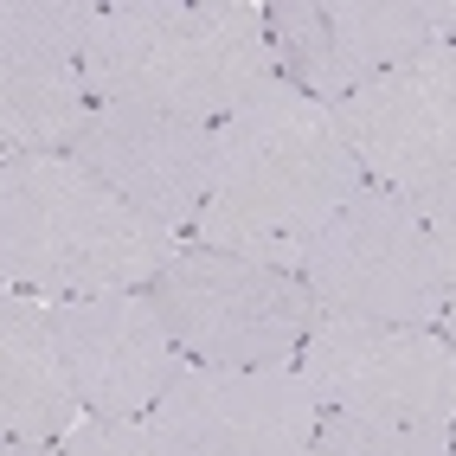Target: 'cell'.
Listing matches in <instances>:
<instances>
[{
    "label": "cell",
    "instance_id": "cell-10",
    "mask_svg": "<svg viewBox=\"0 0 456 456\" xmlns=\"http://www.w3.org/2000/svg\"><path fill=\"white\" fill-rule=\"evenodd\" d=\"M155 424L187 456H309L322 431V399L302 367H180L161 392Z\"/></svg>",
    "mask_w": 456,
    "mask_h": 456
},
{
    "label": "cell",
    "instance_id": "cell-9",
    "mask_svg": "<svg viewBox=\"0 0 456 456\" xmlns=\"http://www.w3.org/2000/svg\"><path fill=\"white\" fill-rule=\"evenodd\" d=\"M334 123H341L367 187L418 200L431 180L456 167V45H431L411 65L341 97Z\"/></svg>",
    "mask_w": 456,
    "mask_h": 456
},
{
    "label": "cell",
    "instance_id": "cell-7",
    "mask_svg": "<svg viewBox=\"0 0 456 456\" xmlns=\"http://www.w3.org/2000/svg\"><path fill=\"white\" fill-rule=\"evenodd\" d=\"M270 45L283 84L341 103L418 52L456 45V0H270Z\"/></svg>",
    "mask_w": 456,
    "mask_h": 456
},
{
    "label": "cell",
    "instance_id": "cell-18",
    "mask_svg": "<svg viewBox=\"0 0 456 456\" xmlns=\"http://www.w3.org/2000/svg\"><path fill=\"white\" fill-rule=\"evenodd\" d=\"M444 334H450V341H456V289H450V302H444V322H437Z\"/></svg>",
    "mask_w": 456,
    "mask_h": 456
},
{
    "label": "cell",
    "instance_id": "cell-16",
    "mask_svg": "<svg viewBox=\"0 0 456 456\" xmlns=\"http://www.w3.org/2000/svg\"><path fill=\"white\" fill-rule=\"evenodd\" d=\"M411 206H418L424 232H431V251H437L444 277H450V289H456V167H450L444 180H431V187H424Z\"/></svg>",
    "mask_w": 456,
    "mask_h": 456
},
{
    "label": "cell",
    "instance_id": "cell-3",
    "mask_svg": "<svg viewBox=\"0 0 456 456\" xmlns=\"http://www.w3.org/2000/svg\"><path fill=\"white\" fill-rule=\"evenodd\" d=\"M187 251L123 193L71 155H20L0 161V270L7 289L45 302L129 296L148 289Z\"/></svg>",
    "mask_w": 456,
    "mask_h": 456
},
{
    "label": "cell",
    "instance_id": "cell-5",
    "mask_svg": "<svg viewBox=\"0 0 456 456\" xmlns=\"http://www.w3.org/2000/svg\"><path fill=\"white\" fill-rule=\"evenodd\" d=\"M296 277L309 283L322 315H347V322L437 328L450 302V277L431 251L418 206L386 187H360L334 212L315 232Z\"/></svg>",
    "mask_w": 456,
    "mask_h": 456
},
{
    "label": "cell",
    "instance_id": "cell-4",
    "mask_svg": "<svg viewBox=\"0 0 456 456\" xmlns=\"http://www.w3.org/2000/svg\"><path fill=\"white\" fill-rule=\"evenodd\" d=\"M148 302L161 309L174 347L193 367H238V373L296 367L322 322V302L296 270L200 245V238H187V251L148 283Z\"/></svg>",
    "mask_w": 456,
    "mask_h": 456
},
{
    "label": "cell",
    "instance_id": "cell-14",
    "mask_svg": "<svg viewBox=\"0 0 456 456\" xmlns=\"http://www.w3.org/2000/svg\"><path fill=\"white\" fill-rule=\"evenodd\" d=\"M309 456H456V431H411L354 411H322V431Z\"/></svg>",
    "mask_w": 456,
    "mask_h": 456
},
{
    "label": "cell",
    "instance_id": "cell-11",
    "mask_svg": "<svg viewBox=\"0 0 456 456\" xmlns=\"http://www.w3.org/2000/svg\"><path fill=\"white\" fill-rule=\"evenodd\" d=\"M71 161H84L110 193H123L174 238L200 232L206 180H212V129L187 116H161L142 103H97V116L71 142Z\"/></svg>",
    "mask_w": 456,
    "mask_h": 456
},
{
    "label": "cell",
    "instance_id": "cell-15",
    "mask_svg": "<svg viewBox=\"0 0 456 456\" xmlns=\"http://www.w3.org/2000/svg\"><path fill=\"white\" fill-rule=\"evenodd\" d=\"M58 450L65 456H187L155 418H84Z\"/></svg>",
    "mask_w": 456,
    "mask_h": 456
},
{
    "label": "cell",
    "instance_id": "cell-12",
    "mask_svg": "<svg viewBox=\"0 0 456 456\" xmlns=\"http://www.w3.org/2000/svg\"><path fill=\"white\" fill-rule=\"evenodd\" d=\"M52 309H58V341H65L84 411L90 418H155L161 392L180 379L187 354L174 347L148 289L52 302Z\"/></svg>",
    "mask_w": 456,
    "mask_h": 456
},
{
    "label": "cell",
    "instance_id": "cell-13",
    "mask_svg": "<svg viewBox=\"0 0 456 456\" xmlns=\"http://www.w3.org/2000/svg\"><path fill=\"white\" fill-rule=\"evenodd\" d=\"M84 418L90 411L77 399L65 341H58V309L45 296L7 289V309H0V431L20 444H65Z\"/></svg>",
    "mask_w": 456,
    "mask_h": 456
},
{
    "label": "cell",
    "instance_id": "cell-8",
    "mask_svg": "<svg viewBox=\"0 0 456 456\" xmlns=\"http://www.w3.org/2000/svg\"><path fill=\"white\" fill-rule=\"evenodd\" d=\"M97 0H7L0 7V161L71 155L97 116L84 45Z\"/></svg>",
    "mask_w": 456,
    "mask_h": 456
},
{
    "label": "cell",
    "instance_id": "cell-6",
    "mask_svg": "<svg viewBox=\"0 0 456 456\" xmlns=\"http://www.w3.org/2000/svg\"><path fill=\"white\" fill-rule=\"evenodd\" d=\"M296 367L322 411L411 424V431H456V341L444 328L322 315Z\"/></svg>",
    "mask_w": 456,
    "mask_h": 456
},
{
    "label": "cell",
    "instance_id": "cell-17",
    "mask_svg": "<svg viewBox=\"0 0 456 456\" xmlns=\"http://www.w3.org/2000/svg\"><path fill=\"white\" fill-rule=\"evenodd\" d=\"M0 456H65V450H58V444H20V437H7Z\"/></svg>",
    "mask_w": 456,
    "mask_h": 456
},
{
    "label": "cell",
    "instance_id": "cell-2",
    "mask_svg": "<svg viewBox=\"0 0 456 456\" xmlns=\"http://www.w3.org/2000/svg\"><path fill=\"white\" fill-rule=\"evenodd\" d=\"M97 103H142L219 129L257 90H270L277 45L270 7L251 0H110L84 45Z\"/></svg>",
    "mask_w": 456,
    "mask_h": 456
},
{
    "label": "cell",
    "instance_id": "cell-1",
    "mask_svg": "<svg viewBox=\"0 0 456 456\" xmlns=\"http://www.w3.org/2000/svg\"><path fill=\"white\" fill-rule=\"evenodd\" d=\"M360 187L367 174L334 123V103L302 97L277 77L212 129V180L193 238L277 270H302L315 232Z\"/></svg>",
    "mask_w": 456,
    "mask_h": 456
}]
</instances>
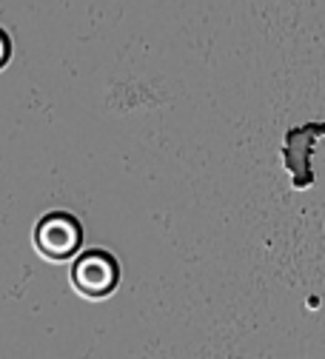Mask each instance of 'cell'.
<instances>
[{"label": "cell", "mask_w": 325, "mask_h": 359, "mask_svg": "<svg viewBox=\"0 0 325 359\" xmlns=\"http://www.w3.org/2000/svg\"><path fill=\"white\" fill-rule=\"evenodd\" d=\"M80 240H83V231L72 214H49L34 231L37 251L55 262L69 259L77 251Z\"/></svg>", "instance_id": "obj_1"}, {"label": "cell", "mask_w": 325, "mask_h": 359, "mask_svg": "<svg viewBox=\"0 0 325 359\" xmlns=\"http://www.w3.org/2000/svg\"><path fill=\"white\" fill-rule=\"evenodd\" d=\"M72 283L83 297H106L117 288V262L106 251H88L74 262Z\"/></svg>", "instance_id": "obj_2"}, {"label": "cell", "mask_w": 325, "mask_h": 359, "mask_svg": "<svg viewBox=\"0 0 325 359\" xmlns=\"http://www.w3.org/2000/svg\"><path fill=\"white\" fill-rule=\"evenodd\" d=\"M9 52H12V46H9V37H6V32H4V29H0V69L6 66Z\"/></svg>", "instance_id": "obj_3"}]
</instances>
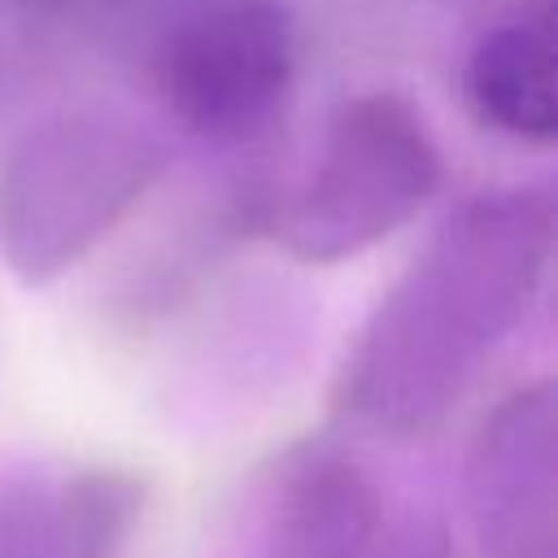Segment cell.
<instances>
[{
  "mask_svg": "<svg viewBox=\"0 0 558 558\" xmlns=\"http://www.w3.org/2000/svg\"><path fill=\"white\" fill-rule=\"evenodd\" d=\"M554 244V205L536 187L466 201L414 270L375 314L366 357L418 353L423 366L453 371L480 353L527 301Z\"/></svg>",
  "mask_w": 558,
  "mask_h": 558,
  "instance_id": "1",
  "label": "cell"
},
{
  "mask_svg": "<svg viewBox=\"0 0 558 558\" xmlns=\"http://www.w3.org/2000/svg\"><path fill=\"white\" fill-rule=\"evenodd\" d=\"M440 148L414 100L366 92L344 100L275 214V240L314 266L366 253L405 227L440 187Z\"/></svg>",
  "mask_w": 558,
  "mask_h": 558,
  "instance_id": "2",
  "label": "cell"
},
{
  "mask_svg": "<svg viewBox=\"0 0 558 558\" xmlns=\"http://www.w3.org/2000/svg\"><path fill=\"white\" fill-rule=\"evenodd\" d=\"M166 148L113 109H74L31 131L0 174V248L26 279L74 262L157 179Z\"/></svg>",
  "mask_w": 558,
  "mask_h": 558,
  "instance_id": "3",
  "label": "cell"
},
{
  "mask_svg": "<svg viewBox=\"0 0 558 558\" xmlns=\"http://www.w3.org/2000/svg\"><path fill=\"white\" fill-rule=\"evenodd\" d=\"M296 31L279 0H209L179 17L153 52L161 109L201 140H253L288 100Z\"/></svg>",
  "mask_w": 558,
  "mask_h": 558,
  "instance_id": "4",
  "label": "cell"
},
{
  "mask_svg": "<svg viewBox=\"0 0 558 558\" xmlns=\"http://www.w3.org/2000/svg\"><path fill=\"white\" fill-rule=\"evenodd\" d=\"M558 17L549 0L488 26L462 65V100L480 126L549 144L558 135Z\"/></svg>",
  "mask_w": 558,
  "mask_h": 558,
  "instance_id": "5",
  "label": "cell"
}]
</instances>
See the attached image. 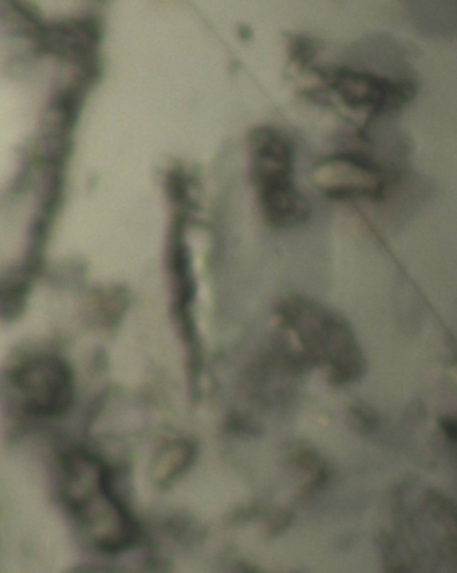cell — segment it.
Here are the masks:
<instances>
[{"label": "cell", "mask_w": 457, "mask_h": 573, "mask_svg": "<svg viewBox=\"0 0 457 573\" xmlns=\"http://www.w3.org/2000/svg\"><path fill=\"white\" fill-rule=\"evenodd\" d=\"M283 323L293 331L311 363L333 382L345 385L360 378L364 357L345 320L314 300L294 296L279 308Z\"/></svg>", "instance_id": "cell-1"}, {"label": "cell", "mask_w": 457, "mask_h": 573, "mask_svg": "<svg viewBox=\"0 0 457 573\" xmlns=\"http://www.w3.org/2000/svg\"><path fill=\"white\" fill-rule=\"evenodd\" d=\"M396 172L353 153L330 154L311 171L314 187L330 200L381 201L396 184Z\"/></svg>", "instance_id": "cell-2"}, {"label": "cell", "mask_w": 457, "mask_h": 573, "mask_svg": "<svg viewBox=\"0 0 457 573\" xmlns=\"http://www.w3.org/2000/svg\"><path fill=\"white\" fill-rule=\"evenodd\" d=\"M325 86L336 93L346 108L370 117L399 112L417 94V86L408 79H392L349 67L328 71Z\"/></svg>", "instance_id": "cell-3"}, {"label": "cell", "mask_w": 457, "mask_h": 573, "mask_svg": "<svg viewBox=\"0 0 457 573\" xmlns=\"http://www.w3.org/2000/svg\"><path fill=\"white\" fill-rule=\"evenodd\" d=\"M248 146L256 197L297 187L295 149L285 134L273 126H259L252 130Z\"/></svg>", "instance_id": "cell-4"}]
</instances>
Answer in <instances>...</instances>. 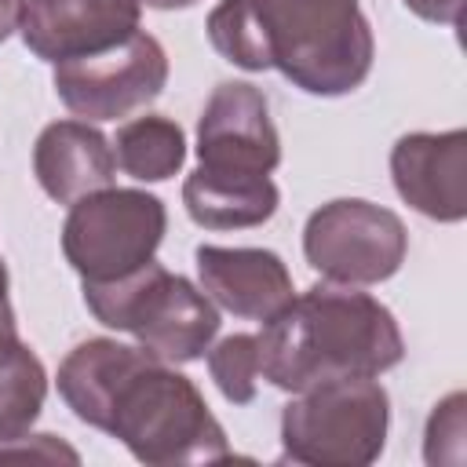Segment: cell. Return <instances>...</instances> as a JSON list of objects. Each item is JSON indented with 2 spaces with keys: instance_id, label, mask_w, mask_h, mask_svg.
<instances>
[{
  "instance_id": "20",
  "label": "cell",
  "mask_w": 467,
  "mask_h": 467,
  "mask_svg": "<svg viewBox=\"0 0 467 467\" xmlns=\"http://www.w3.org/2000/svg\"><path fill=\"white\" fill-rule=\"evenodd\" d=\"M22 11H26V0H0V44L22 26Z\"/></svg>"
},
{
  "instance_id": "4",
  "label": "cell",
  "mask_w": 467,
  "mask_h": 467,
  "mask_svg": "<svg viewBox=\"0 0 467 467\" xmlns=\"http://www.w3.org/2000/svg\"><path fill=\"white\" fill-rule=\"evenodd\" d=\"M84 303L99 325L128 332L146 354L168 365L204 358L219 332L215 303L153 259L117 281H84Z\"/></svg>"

☆ ☆ ☆ ☆ ☆

Task instructions: Please extract the material word for word, starting at its very beginning and ending with the line that contains "424L187 456H309L322 431V399L302". Leave the pictures out of your answer.

Written response:
Target: 'cell'.
Listing matches in <instances>:
<instances>
[{
    "label": "cell",
    "instance_id": "cell-10",
    "mask_svg": "<svg viewBox=\"0 0 456 456\" xmlns=\"http://www.w3.org/2000/svg\"><path fill=\"white\" fill-rule=\"evenodd\" d=\"M155 424L187 456H309L322 431V399L302 367H180L161 392Z\"/></svg>",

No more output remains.